● **Passage**:

##############################

What about non-blocking read? I will not disagree: this is the worst point of
OSI Services. It may be worst (yet!?!) if you try to do a clean interface
flow control to regulate data passing. But maybe we could use some socket
state flags to let the user know if "message" is over or not.
One other problem you did not mention is the "expedited data" handling. I
still don't know if "out-of-band" facility is a good way to do it. Anyway,
the OOB stuff needs to be readapted to what OSI TS User is expecting.

Why don't you cross the road, and come over here? We could have a cup of tea 
(sorry, no beer herein!) and discuss about all these tiny vicious problems 
we've got in common: you are welcome at any time!


PS: Sorry for not speaking french to you, but I've been told that some
of other news readers didn't understand our dialect!

PPS:
>	However, I would like to know the opinion of Unix experts ... 
I'm not a really one but don't tell anybody, in case they think I am!


-- 
Sylvain "Panic Trap" Langlois		
UUCP Address:	(...!mcvax!vmucnam!lvbull!sylvain)
Postal Address:	BULL, PC 33/05, 68 route de Versailles,
		F-78430 Louveciennes, France.

mark@cbosgd.UUCP (Mark Horton) (05/06/85)

In article <391@lvbull.UUCP> sylvain@lvbull.UUCP (Sylvain Langlois) writes:
> In article <151@gipsy.UUCP>, ch@gipsy.UUCP (Christian Huitema) says:
>>	Contrarily to the "usual" (IP - TCP - UDP) protocols, the OSI
>>	architecture is strongly connection oriented. 
>Not really! I always thought TCP was connection oriented. And now, we've
>got a Connectionless Network Protocol (ISO DIS 8473) very similar to IP in
>some ways!

My understanding is that there are two contingents in the ISO standardization
effort: the Telcos are pushing the connection oriented protocols and
the computer scientists are pushing the connectionless protocols.  The
result is that the ISO network layer has both: CLNS for IP style datagrams
and CONS for X.25 style virtual circuits.

##############################

● **Stated exercise A**: In the passage, write out again the part that opens with the words containing "One other problem" and closes with "understand our dialect!", substituting "coffee" for "tea".

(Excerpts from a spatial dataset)
##############################

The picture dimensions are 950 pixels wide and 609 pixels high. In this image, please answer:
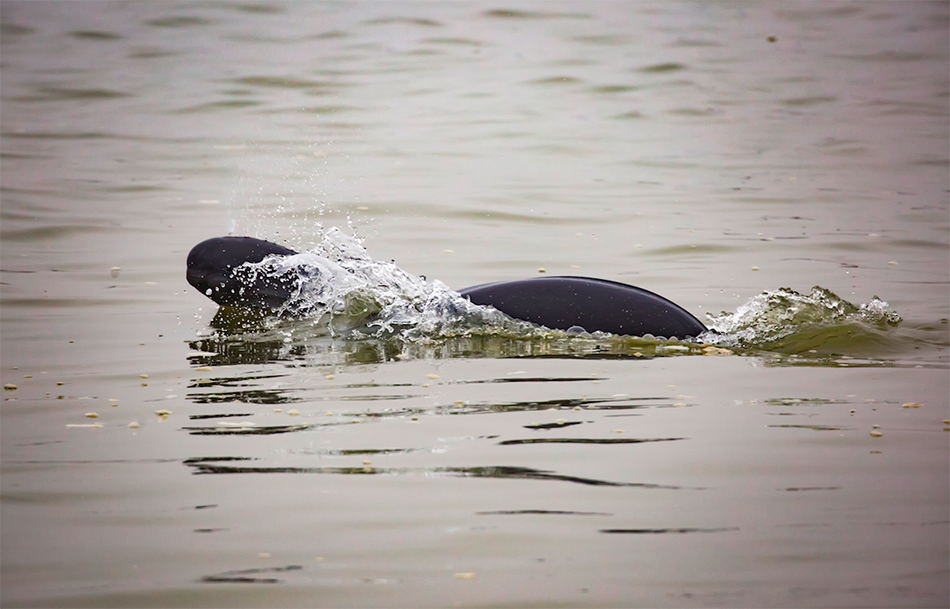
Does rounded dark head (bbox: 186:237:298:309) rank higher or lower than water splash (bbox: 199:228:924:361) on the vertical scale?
higher

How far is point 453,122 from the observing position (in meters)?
13.9

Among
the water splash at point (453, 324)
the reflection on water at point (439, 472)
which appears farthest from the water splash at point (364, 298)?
the reflection on water at point (439, 472)

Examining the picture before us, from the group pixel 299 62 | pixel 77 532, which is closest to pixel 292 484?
pixel 77 532

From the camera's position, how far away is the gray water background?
87.8 inches

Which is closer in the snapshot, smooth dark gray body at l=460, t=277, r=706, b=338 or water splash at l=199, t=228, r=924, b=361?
water splash at l=199, t=228, r=924, b=361

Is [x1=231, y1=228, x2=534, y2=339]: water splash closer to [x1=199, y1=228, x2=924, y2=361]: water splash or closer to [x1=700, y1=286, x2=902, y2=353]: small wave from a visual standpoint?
[x1=199, y1=228, x2=924, y2=361]: water splash

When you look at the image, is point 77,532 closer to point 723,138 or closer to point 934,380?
point 934,380

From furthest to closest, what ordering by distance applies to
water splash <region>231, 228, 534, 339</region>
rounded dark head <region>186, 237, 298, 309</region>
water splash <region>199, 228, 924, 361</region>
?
rounded dark head <region>186, 237, 298, 309</region>
water splash <region>231, 228, 534, 339</region>
water splash <region>199, 228, 924, 361</region>

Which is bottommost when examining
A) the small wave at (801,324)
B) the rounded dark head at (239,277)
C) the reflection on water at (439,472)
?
the reflection on water at (439,472)

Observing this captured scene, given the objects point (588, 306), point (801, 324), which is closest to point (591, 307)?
point (588, 306)

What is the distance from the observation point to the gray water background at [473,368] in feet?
7.32

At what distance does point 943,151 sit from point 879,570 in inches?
470

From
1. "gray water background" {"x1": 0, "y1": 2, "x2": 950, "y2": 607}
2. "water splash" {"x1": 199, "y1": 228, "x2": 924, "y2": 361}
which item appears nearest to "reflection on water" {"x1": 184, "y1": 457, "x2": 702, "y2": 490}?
"gray water background" {"x1": 0, "y1": 2, "x2": 950, "y2": 607}

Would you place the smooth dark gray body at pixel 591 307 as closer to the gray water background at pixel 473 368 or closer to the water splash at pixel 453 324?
the water splash at pixel 453 324
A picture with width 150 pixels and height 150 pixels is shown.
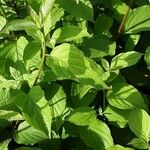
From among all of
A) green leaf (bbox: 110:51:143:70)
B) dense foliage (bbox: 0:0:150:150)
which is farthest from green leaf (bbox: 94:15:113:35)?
green leaf (bbox: 110:51:143:70)

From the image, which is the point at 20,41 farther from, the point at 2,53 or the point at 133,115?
the point at 133,115

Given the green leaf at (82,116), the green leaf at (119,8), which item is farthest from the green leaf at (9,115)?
the green leaf at (119,8)

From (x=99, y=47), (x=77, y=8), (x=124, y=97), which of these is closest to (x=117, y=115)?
(x=124, y=97)

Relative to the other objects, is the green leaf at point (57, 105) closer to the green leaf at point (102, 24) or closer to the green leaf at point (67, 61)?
→ the green leaf at point (67, 61)

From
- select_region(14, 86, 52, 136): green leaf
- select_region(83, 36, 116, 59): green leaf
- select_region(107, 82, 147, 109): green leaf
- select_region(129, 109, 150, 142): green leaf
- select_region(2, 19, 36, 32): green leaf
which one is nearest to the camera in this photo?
select_region(2, 19, 36, 32): green leaf

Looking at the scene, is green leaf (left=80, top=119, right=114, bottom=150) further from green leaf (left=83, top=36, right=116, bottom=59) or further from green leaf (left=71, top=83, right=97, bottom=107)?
green leaf (left=83, top=36, right=116, bottom=59)

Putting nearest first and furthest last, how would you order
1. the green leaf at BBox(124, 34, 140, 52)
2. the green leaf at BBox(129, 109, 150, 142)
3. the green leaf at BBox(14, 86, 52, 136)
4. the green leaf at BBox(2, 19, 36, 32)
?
the green leaf at BBox(2, 19, 36, 32) < the green leaf at BBox(14, 86, 52, 136) < the green leaf at BBox(129, 109, 150, 142) < the green leaf at BBox(124, 34, 140, 52)
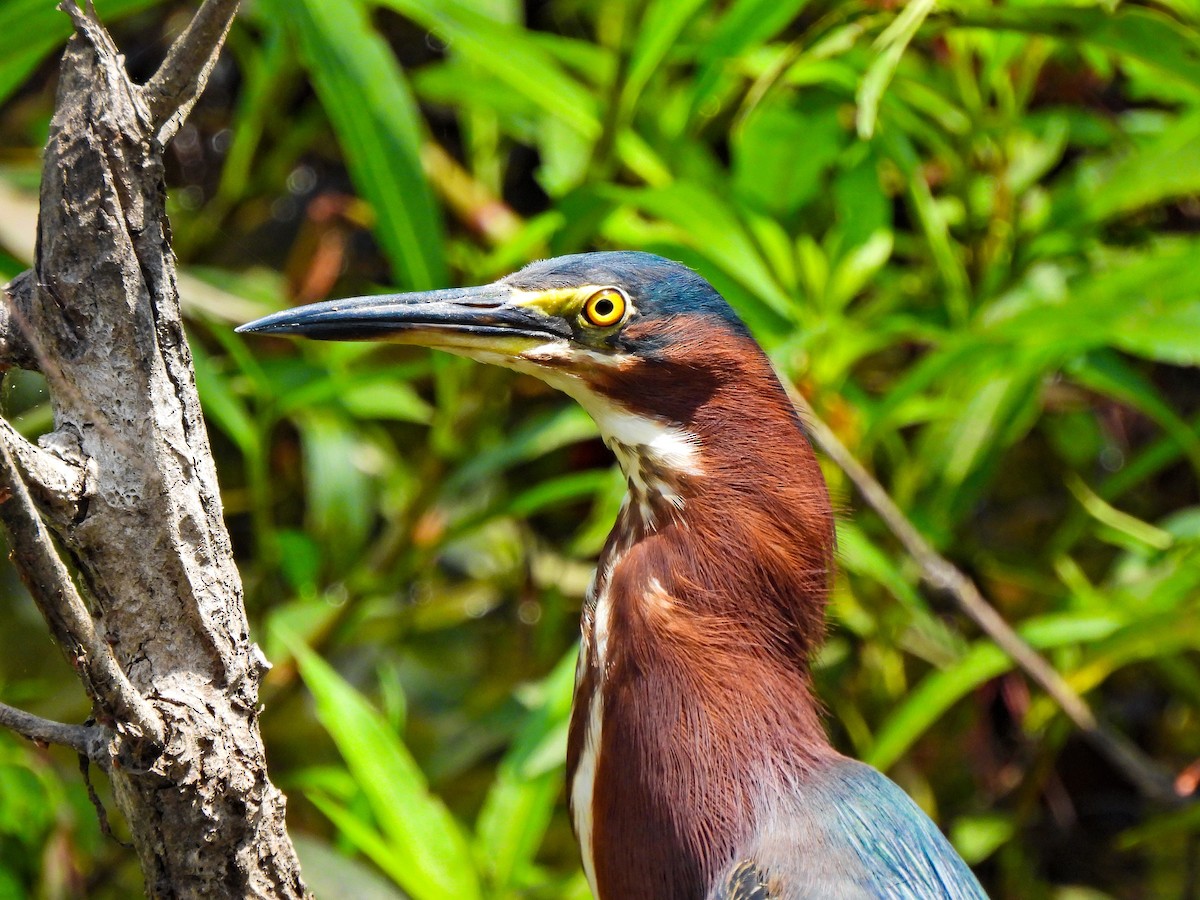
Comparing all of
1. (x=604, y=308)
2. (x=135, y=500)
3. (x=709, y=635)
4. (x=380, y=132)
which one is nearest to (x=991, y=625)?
(x=709, y=635)

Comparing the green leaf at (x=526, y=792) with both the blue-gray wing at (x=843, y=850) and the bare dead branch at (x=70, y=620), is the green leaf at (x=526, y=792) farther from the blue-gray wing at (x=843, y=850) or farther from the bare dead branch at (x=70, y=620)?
the bare dead branch at (x=70, y=620)

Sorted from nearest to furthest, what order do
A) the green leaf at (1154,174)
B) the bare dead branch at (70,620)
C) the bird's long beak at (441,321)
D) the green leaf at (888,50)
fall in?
the bare dead branch at (70,620), the bird's long beak at (441,321), the green leaf at (888,50), the green leaf at (1154,174)

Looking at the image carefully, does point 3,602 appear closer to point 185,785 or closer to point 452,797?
point 452,797

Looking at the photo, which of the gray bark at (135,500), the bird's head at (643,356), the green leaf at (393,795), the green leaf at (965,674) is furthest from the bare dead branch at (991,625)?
the gray bark at (135,500)

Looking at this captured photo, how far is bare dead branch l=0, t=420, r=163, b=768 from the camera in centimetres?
80

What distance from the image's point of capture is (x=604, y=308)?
4.77 ft

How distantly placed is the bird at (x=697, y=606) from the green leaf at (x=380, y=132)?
0.70 m

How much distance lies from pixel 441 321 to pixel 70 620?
63cm

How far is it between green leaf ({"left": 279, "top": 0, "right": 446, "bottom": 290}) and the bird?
0.70m

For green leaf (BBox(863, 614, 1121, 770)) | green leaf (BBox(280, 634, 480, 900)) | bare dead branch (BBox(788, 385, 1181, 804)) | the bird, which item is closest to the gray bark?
the bird

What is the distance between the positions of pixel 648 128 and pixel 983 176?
0.70m

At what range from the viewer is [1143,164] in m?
2.18

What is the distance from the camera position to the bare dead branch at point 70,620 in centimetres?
80

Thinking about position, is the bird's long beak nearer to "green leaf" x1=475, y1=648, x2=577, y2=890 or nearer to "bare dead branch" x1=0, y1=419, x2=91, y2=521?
"bare dead branch" x1=0, y1=419, x2=91, y2=521
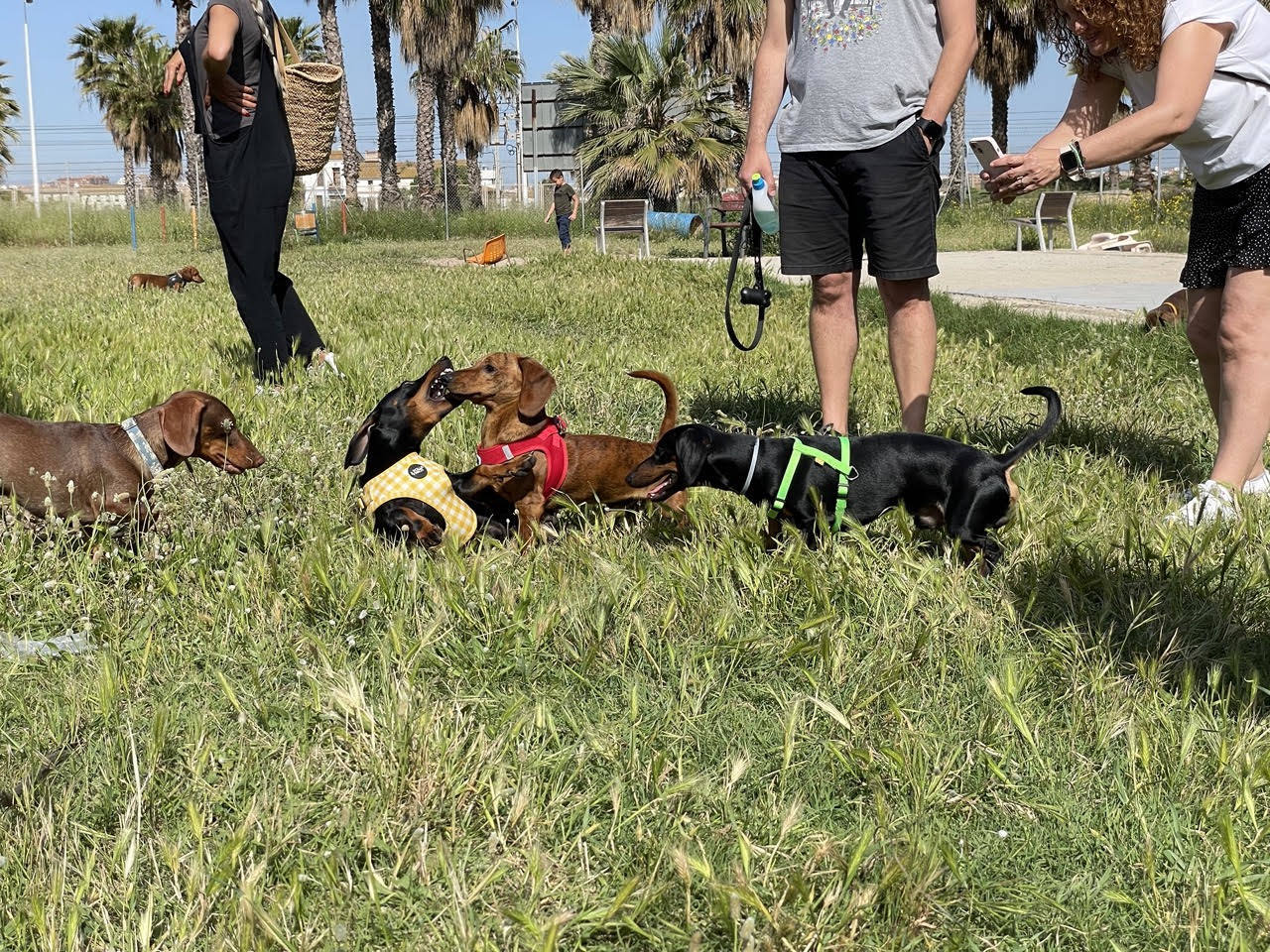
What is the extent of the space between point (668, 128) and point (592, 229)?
9.79 feet

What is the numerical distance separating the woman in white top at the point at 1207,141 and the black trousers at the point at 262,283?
3379 millimetres

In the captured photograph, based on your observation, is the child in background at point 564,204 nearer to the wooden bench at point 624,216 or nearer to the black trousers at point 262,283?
the wooden bench at point 624,216

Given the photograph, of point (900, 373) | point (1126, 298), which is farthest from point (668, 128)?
point (900, 373)

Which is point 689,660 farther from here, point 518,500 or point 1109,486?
point 1109,486

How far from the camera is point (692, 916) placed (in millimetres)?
1707

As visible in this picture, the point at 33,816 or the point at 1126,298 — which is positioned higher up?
the point at 1126,298

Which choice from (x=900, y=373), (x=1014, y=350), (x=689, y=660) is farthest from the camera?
(x=1014, y=350)

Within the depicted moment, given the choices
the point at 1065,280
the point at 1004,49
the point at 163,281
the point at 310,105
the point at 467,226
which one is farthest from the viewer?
the point at 1004,49

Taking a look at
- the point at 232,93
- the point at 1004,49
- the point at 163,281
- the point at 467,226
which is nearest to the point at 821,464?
the point at 232,93

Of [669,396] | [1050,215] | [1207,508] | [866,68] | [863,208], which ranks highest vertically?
[1050,215]

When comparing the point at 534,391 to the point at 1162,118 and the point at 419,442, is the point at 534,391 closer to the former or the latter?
the point at 419,442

##############################

● **Stated exercise B**: Locate and copy every line of the records that contains the word "objects". Case counts.

● **Exercise answer A**:
One other problem you did not mention is the "expedited data" handling. I
still don't know if "out-of-band" facility is a good way to do it. Anyway,
the OOB stuff needs to be readapted to what OSI TS User is expecting.

Why don't you cross the road, and come over here? We could have a cup of coffee 
(sorry, no beer herein!) and discuss about all these tiny vicious problems 
we've got in common: you are welcome at any time!


PS: Sorry for not speaking french to you, but I've been told that some
of other news readers didn't understand our dialect!

● **Exercise answer B**:
Observing this captured scene, given the objects point (588, 306), point (801, 324), which is closest to point (591, 307)?
Relative to the other objects, is the green leaf at point (57, 105) closer to the green leaf at point (102, 24) or closer to the green leaf at point (67, 61)?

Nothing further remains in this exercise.